*EXTRACTED ENTRIES*.
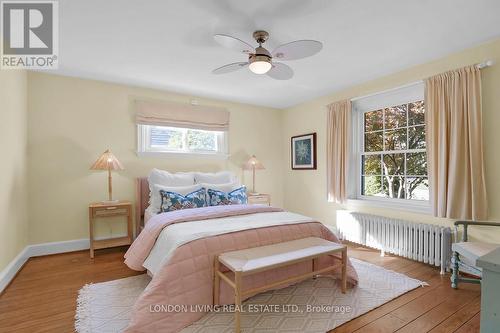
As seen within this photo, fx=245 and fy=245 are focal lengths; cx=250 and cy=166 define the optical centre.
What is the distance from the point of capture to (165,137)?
3912 millimetres

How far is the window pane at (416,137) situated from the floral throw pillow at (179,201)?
2730 millimetres

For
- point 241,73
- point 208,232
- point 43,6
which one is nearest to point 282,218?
point 208,232

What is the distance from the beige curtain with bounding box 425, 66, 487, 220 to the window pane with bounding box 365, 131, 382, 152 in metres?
0.74

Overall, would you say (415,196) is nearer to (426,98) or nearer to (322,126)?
(426,98)

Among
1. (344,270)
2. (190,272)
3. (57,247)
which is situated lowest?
(57,247)

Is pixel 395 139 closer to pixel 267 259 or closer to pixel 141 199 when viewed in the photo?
pixel 267 259

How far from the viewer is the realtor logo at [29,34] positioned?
1.92 meters

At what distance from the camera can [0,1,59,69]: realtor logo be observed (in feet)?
6.30

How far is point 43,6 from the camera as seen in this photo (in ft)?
6.21

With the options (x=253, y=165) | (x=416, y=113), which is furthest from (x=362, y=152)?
(x=253, y=165)

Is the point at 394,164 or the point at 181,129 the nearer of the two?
the point at 394,164

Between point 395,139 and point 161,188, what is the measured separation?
3.15 meters

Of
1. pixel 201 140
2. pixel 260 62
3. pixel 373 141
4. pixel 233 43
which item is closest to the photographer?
pixel 233 43

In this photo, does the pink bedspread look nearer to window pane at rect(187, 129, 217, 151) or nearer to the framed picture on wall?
window pane at rect(187, 129, 217, 151)
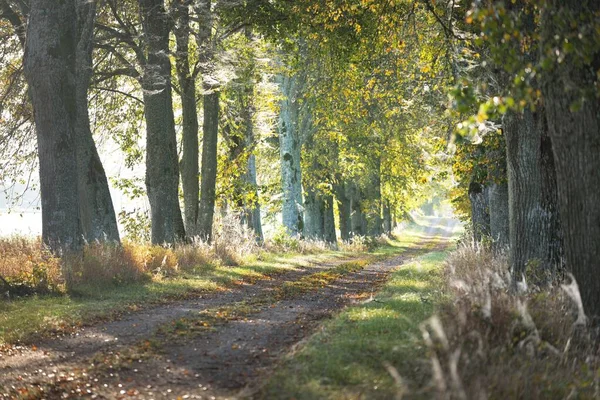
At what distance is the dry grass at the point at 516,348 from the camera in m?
5.93

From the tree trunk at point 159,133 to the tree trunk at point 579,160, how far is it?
13.8 metres

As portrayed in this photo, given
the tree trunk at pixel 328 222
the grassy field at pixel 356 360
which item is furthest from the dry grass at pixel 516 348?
the tree trunk at pixel 328 222

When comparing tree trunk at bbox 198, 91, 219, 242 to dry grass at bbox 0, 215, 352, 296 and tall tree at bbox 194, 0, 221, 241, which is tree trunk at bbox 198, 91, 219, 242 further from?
dry grass at bbox 0, 215, 352, 296

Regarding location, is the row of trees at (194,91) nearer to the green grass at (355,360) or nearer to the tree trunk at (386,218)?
the green grass at (355,360)

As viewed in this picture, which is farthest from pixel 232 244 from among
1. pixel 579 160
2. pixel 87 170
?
pixel 579 160

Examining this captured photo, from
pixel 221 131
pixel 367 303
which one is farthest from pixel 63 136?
pixel 221 131

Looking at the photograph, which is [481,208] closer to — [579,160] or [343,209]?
[579,160]

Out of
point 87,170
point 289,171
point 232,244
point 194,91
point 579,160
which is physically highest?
point 194,91

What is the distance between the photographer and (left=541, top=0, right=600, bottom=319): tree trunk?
7.64m

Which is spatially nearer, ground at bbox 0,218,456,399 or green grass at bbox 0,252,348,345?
ground at bbox 0,218,456,399

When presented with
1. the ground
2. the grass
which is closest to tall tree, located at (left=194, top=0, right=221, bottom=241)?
the grass

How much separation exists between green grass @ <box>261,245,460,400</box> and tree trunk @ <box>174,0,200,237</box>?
13576 millimetres

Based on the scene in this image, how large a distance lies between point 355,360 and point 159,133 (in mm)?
14114

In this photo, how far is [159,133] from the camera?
19906mm
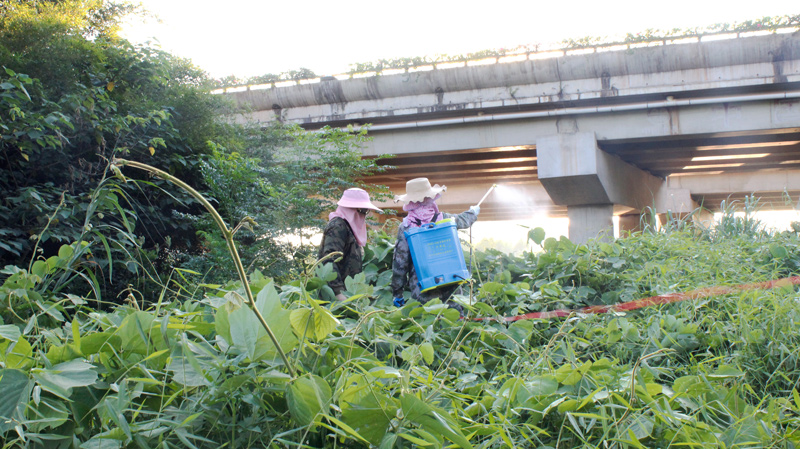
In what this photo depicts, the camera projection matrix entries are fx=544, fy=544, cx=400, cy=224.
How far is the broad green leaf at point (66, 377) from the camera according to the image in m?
1.01

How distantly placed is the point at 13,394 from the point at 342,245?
11.7 ft

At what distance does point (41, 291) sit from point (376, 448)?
135 cm

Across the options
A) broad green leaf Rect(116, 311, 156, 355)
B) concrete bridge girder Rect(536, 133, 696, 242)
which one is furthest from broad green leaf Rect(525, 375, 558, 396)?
concrete bridge girder Rect(536, 133, 696, 242)

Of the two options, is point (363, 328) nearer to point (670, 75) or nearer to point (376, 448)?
point (376, 448)

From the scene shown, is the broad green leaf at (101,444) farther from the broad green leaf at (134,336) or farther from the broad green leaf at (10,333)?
the broad green leaf at (10,333)

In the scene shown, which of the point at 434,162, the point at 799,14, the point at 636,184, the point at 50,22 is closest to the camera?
the point at 50,22

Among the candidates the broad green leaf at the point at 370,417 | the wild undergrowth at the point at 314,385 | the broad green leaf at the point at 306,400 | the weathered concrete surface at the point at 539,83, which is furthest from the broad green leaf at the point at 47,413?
the weathered concrete surface at the point at 539,83

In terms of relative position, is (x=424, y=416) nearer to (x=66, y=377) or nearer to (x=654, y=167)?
(x=66, y=377)

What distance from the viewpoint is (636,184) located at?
17500 millimetres

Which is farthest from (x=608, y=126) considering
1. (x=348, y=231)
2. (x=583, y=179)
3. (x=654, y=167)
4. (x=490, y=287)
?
(x=490, y=287)

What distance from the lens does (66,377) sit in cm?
105

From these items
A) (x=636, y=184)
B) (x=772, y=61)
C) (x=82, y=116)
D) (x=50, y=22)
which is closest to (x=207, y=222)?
(x=82, y=116)

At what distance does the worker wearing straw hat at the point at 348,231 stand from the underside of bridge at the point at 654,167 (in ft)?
21.2

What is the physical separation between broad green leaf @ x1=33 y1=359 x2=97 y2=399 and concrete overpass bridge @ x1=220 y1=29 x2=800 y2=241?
10.2 meters
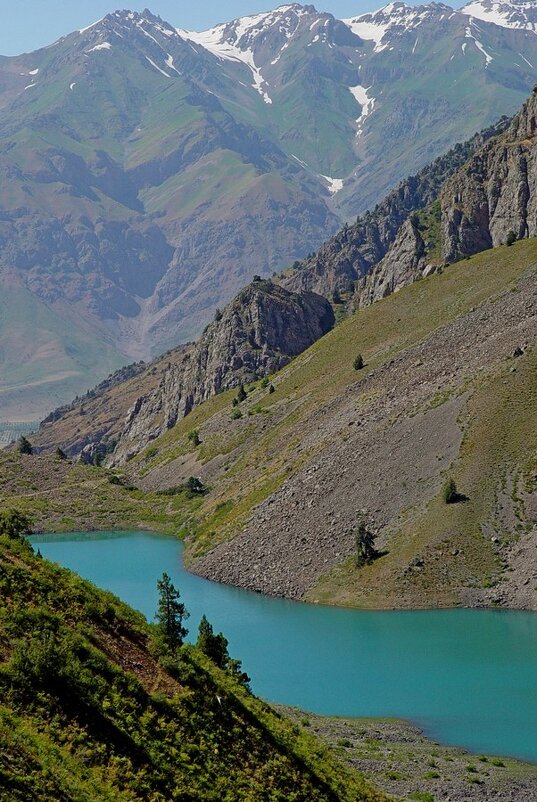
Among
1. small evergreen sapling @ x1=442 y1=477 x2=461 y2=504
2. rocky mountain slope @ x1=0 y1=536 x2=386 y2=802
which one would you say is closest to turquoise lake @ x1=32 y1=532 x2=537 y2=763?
small evergreen sapling @ x1=442 y1=477 x2=461 y2=504

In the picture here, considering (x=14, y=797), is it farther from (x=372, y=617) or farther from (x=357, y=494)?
(x=357, y=494)

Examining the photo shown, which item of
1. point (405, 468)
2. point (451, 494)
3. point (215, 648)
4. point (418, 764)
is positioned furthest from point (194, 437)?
point (418, 764)

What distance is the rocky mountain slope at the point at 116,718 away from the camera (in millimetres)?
30625

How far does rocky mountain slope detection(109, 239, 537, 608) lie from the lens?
9469 cm

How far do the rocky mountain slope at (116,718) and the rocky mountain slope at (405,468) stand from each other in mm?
48416

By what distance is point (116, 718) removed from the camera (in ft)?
116

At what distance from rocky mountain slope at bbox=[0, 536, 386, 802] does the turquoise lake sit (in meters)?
23.2

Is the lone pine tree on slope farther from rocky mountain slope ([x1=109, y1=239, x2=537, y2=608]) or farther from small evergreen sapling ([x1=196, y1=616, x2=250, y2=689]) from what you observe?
rocky mountain slope ([x1=109, y1=239, x2=537, y2=608])

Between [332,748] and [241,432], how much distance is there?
107m

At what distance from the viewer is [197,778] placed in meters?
35.8

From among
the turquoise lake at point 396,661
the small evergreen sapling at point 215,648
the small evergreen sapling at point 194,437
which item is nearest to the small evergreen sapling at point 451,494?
the turquoise lake at point 396,661

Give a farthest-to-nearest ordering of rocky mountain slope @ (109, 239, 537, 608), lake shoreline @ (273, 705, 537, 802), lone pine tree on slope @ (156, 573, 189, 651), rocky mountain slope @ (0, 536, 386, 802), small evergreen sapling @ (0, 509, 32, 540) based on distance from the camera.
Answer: rocky mountain slope @ (109, 239, 537, 608), lake shoreline @ (273, 705, 537, 802), small evergreen sapling @ (0, 509, 32, 540), lone pine tree on slope @ (156, 573, 189, 651), rocky mountain slope @ (0, 536, 386, 802)

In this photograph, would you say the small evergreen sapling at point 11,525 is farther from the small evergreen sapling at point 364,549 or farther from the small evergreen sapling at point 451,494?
the small evergreen sapling at point 451,494

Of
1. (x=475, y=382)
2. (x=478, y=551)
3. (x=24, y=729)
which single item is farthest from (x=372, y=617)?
(x=24, y=729)
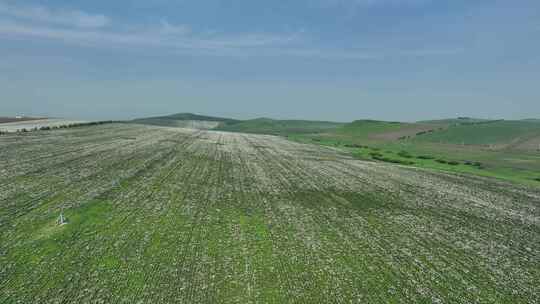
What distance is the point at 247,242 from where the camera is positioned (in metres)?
16.3

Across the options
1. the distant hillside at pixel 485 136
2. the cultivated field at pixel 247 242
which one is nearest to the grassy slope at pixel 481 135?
the distant hillside at pixel 485 136

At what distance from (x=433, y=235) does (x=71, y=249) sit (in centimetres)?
2082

*AIM OF THE EXERCISE*. Emit verbatim the lines running from the one with "What distance is the point" through the last line of the data, both endpoints inclusive.

*REPLY TO THE TASK*.
What distance is the point at 247,242 from where the camera is positioned (in metres)?
16.3

Across the options
1. the distant hillside at pixel 485 136
2. the cultivated field at pixel 247 242
which one is nearest to the grassy slope at pixel 481 135?
the distant hillside at pixel 485 136

At what distance from (x=433, y=235) does (x=71, y=249) sit (in centimetres)?
2082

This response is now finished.